[Rows of spatial question data]

►

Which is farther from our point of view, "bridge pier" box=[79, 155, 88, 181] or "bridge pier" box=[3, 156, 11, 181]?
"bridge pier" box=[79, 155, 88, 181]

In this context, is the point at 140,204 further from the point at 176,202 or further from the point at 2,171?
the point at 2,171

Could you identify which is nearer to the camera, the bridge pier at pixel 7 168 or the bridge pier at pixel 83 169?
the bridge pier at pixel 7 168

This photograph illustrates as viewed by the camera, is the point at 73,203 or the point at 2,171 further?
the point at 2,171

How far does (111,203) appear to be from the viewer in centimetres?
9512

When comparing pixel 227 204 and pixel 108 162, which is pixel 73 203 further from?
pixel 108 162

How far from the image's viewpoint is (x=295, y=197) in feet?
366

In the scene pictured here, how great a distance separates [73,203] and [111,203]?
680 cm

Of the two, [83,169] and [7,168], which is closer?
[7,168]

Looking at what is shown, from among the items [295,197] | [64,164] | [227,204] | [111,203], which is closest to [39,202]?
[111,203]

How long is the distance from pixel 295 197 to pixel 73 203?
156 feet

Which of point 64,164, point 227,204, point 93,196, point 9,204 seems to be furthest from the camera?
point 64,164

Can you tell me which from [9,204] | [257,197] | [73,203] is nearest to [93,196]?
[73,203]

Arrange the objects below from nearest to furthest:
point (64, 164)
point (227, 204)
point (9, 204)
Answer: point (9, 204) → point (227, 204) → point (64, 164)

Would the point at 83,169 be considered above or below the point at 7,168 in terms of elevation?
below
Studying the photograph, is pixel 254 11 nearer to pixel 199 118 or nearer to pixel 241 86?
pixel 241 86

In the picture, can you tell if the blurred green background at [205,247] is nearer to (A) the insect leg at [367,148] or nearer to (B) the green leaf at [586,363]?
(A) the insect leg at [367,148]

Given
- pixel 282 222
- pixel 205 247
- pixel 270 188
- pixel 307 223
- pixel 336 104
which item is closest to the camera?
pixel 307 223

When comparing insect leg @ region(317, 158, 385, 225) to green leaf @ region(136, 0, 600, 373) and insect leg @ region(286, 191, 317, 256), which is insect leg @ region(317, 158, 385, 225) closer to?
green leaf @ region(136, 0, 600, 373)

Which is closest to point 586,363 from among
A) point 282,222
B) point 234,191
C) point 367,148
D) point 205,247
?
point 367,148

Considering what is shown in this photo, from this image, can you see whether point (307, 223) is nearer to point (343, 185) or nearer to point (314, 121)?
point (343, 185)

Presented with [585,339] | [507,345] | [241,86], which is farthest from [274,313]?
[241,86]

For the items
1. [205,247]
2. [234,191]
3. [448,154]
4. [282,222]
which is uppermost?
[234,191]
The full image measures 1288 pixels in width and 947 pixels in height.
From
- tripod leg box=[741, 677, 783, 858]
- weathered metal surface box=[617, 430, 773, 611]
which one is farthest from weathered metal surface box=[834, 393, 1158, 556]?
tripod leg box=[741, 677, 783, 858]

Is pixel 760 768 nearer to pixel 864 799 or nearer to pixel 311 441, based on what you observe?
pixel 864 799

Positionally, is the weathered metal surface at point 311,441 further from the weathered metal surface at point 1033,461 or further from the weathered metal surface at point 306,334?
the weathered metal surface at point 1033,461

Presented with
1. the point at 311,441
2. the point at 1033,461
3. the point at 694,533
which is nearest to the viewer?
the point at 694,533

◄

Reproduce verbatim everything from the line containing "Studying the photograph, is" down to the last of the lines above.

Studying the photograph, is pixel 254 11 nearer to pixel 199 118 or nearer to pixel 241 86?
pixel 241 86

In the picture, can you tell if the blurred green background at [205,247] is nearer to (A) the insect leg at [367,148] or nearer to (B) the green leaf at [586,363]?
(A) the insect leg at [367,148]

Given
- pixel 282 222
- pixel 205 247
- pixel 270 188
- pixel 307 223
- pixel 336 104
which item is closest to the camera?
pixel 307 223

When comparing insect leg @ region(317, 158, 385, 225) to green leaf @ region(136, 0, 600, 373) and insect leg @ region(286, 191, 317, 256), which is insect leg @ region(317, 158, 385, 225) closer to?
green leaf @ region(136, 0, 600, 373)

Which is closest to point 586,363 from among
A) point 282,222
B) point 234,191
C) point 367,148
D) point 205,247
?
point 367,148

Considering what is shown in this photo, from this image, can you see whether point (307, 223) is nearer to point (343, 185) or nearer to point (314, 121)?
point (343, 185)

Presented with [585,339] | [507,345] | [241,86], which is farthest from [274,313]?
[241,86]

For the items
1. [205,247]
2. [234,191]
3. [448,154]
4. [282,222]
which is uppermost?
[234,191]
The full image measures 1288 pixels in width and 947 pixels in height.
From
- tripod leg box=[741, 677, 783, 858]
- weathered metal surface box=[617, 430, 773, 611]
which one is farthest from weathered metal surface box=[834, 393, 1158, 556]?
tripod leg box=[741, 677, 783, 858]

Is pixel 760 768 nearer to pixel 864 799 or nearer to pixel 311 441, based on what you observe?
pixel 864 799

Positionally, is the weathered metal surface at point 311,441 further from the weathered metal surface at point 1033,461 or further from the weathered metal surface at point 306,334?
the weathered metal surface at point 1033,461

Presented with
1. the point at 311,441
2. the point at 1033,461
3. the point at 694,533
which is nearest to the viewer?
the point at 694,533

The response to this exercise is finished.